A chemical technician is responsible for assisting chemists in their research and development. Read on to learn what training programs are available to become a chemical technician, as well as common courses, employment outlook and salary statistics. Schools offering Clinical Laboratory Science degrees can also be found in these popular choices.

What Sort of Training Programs are Available for Chemical Laboratory Technicians?

The U.S. Bureau of Labor Statistics (BLS) reports that in some cases, a high school diploma may be all you need to secure a position as a laboratory technician ( However, the BLS also states that employers prefer if you hold a post-secondary certificate or an associate's degree in chemical technology.

You might want to use the National Center for Education Statistics (NCES) to help locate a suitable school and program. The NCES searchable, online database lists nearly 70 community colleges and technical schools that offer chemical technology certificate and associate's degree programs.

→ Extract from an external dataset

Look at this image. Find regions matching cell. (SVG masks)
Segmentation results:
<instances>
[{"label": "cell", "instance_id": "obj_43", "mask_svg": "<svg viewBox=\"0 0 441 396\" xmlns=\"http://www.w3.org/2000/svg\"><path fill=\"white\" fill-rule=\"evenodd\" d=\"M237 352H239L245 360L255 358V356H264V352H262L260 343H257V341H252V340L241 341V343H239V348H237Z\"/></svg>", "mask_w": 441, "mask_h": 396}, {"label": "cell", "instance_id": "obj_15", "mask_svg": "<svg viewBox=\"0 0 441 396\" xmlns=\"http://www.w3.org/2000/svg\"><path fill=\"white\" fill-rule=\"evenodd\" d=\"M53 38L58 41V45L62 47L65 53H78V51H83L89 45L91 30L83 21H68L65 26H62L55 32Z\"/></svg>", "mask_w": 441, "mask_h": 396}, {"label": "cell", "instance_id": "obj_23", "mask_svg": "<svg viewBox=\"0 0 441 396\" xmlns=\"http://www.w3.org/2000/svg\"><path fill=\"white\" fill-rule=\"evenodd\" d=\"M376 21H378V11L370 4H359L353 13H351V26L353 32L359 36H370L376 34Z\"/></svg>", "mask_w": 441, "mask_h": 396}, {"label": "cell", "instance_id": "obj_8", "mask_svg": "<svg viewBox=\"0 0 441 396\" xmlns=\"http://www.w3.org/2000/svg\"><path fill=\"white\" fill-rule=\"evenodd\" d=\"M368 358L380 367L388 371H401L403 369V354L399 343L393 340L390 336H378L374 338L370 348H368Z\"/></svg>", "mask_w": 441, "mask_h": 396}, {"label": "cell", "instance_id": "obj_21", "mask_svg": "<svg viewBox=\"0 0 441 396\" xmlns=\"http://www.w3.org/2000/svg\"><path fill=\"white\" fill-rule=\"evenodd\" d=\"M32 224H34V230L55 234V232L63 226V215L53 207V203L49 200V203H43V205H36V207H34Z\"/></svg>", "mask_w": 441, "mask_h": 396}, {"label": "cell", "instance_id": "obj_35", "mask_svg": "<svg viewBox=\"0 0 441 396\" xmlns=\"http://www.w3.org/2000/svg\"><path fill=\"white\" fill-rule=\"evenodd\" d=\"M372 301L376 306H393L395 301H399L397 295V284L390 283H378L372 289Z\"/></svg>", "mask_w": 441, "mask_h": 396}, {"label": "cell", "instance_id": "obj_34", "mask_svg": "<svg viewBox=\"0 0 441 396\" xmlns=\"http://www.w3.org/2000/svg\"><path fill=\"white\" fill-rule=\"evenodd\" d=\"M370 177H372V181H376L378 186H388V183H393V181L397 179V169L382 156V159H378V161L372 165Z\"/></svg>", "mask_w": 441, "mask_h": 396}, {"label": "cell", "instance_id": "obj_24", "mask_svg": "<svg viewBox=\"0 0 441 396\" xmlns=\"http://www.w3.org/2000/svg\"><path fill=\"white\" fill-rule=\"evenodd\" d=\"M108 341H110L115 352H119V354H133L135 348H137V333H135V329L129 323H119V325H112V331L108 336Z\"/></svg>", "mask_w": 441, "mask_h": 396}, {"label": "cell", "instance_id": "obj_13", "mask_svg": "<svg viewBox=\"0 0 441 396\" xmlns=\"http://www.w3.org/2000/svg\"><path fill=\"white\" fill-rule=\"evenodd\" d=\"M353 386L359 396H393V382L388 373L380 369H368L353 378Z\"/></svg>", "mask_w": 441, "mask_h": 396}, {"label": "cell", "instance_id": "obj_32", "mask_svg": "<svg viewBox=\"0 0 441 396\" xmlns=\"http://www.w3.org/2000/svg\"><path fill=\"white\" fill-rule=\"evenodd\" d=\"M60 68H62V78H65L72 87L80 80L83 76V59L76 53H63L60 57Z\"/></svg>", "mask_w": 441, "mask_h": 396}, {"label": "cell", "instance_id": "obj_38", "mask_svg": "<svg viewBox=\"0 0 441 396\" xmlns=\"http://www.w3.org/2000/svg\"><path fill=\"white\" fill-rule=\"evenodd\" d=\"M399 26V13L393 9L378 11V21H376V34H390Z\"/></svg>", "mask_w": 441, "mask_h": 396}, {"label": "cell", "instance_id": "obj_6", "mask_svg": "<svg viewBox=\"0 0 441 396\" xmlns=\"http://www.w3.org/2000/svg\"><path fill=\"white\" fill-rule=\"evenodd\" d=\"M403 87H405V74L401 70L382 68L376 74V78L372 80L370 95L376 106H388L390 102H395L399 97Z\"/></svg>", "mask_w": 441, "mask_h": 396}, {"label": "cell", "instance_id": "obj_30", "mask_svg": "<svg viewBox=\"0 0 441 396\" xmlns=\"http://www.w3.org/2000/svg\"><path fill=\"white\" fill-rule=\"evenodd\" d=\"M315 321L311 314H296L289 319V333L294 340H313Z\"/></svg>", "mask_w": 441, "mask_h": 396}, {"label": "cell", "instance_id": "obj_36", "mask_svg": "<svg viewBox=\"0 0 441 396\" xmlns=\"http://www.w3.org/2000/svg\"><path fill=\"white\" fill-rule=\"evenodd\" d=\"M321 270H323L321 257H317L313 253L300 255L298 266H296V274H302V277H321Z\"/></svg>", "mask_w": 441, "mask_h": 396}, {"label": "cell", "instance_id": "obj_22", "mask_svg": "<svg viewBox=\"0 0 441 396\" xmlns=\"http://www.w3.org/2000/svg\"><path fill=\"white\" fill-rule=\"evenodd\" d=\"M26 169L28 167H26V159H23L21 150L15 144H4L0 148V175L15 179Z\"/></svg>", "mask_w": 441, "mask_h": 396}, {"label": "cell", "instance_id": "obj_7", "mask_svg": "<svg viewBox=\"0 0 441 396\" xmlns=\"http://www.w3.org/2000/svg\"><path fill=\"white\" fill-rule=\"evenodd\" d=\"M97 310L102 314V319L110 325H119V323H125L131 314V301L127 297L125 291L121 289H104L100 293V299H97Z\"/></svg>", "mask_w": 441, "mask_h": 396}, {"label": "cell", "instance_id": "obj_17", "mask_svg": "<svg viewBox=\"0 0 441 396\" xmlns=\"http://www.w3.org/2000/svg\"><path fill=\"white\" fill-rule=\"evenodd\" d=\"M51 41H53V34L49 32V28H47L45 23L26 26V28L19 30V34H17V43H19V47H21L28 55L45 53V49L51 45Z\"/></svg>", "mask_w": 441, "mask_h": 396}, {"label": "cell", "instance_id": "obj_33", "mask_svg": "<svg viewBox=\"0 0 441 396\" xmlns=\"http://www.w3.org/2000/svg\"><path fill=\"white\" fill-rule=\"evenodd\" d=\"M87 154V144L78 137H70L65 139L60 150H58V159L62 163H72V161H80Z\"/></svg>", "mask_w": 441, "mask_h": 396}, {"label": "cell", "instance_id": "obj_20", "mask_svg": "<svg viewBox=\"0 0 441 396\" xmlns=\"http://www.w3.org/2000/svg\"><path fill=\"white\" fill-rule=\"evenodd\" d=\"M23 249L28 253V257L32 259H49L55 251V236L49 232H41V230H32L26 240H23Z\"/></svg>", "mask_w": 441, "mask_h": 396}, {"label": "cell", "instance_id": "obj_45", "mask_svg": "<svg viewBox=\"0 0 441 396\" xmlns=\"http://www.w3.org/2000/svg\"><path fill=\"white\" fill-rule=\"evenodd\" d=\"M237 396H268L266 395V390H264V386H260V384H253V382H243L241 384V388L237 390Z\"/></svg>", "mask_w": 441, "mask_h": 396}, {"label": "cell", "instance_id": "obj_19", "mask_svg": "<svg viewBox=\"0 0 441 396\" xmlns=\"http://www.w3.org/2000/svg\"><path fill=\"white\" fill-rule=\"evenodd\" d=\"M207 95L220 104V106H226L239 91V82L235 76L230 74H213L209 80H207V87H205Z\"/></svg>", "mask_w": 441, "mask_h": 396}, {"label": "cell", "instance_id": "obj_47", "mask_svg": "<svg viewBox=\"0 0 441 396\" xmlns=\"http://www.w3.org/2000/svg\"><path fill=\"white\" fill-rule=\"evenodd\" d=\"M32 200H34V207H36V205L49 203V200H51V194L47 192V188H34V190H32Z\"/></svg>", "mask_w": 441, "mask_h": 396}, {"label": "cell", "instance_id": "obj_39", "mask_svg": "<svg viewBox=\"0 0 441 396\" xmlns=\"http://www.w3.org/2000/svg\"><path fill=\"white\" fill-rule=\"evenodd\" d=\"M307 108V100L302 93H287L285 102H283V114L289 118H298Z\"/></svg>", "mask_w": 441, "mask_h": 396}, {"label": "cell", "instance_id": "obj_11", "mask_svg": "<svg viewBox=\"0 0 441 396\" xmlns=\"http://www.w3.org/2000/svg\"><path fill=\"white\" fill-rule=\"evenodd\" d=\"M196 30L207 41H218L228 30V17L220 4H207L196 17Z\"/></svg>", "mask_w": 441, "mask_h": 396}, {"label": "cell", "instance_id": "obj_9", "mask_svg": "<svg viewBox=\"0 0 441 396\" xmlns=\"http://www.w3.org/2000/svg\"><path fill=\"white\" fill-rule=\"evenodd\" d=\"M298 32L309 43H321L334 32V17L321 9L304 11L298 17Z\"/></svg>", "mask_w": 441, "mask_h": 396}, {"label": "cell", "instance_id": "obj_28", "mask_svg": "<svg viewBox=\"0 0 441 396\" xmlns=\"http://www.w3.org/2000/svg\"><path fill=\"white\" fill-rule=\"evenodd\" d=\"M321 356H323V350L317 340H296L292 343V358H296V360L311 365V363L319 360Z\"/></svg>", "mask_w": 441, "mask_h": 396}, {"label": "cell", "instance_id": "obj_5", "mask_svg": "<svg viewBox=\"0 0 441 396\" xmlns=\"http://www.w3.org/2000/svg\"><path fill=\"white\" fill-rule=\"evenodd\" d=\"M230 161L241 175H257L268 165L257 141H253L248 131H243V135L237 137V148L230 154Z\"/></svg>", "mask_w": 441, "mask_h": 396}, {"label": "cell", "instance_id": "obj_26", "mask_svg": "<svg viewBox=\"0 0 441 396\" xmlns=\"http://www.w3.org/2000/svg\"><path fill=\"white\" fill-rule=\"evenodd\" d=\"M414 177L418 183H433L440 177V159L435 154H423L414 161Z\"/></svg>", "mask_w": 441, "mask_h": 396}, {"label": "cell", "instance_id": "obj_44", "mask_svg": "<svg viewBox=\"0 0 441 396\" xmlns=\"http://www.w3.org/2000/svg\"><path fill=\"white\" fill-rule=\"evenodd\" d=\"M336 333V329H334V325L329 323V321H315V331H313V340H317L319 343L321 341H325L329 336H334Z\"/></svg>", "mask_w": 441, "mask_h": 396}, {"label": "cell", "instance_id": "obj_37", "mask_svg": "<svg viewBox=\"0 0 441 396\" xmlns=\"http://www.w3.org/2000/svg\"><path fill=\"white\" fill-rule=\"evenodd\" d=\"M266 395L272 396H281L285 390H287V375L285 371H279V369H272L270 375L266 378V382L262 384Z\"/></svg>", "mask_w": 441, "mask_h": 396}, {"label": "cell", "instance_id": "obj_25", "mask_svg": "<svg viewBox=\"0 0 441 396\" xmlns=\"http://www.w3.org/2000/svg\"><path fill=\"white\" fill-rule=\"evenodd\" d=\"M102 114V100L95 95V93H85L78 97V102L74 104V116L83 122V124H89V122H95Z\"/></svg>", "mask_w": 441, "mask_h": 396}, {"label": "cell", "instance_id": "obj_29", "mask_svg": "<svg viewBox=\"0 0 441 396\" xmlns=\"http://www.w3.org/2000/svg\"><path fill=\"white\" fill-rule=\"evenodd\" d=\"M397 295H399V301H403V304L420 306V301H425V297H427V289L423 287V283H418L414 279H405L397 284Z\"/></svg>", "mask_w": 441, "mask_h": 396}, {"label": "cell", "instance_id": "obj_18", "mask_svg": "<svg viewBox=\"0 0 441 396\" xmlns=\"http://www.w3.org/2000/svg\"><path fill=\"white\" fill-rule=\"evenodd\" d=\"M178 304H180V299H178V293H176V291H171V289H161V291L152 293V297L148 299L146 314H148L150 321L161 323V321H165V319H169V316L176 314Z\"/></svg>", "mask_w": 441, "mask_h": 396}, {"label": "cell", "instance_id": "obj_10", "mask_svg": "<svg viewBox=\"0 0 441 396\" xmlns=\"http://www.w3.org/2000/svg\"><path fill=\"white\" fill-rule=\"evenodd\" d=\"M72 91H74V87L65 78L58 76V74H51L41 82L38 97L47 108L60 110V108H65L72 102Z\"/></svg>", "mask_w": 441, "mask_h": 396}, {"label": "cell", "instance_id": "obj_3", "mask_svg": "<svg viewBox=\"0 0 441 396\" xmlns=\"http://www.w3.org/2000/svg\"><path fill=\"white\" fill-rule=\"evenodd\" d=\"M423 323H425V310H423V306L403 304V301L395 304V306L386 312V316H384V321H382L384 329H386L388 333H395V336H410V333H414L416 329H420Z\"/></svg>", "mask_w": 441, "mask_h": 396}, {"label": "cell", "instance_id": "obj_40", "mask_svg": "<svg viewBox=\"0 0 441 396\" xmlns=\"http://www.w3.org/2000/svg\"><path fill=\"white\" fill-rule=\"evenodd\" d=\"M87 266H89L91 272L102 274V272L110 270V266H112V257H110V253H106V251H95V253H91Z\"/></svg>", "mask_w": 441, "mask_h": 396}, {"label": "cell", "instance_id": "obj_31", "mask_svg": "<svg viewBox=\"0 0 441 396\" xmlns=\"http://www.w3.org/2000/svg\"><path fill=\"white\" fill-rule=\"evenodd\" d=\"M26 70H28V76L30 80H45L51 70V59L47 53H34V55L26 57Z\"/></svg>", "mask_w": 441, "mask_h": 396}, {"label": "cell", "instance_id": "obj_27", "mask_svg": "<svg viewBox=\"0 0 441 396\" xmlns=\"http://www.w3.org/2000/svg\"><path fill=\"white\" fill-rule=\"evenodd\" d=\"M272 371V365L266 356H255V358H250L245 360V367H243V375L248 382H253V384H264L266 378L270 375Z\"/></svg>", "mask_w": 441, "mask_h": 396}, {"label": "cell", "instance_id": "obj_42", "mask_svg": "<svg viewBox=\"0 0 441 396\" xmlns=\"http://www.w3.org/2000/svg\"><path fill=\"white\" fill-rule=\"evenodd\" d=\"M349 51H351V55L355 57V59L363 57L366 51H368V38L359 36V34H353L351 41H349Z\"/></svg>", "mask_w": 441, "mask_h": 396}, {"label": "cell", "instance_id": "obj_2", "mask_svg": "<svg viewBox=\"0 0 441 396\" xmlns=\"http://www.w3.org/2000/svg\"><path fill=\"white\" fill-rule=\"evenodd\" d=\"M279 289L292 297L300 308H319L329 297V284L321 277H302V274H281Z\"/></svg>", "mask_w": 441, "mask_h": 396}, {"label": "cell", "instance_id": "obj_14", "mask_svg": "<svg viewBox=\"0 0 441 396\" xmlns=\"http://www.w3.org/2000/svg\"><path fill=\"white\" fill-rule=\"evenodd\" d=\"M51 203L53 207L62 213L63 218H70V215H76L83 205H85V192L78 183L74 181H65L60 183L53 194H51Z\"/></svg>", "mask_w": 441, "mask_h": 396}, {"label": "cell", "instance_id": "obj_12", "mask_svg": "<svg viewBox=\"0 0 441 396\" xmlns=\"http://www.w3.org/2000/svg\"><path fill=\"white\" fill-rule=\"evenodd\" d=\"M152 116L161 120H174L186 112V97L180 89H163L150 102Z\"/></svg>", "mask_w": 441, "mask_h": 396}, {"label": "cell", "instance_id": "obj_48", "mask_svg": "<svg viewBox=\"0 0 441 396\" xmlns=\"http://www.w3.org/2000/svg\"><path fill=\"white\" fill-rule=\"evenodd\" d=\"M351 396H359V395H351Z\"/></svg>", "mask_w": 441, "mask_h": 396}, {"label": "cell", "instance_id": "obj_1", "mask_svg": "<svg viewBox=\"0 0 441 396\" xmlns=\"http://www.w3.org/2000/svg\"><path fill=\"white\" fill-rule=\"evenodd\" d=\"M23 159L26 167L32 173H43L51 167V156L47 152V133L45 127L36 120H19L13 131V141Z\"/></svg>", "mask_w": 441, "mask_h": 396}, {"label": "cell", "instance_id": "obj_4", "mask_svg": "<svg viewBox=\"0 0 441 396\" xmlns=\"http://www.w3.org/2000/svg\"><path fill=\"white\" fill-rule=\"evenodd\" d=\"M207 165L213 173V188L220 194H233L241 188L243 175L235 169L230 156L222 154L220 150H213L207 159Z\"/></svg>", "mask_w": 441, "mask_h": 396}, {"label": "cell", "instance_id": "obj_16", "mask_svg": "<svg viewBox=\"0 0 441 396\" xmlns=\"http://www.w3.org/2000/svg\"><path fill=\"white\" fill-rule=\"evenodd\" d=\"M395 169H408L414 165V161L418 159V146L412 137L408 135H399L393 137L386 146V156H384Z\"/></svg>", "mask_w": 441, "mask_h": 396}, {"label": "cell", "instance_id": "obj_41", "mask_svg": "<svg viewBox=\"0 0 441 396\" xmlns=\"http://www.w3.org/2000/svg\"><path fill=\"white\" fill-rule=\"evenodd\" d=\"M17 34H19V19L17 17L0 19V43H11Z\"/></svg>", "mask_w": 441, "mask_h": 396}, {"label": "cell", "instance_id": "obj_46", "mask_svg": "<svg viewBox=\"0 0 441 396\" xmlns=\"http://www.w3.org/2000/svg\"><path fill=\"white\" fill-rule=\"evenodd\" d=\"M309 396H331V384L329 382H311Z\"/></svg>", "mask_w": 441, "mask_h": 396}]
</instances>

Training Programs Post-secondary certificate and associate's degree programs
Common Courses Basic and organic chemistry, biology, chromatography
Possible Careers Chemical process technician (with an associate's degree)
Median Salary (2018)$48,160* (for chemical technician)
Job Outlook (2016-26)4%* (for all chemical technicians)

Source: *U.S. Bureau of Labor Statistics

What Are Some Program Details?

Though you earn a certificate by way of a formal education program, it is not a degree. It's a specialized program that contains no general education courses. On the other hand, an associate's degree program requires you to complete general education requirements.

Typical chemical technology courses you might encounter include basic and organic chemistry, quantitative and qualitative analysis, biology, industrial analysis, chromatography, instrumentation, laboratory techniques and computer fundamentals. There are generally extensive, practical laboratory components that go along with classroom instruction.

Also, you're often required to serve an internship at a school-approved facility. Because of the considerable amount of hands-on participation requirements, there are no online programs in chemical laboratory technology

In many cases, schools have articulation agreements with other colleges or universities. Once you earn an associate's degree in chemical technology, you may be able to transfer those credits to a 4-year program at the partner school.

What Can I Do with a Degree?

With an associate's degree, you may choose to enter the work force directly as a chemical process technician. For example, you may be able to find employment with a laboratory that manufactures fertilizers, pharmaceuticals or foods. You may go to work for public or private labs dealing with environmental analysis, water treatment or biotechnology. If your interest lies in research and development, according to the BLS, you may need a bachelor's degree.

What Are Some Employment and Wage Projections?

The BLS projected that while there will always be a need for chemical technicians, particularly in the area of pharmaceuticals, employment opportunities are expected to grow slower than average from 2016-2026. In 2018, the BLS determined the mean annual salary for chemical technicians to be $48,160.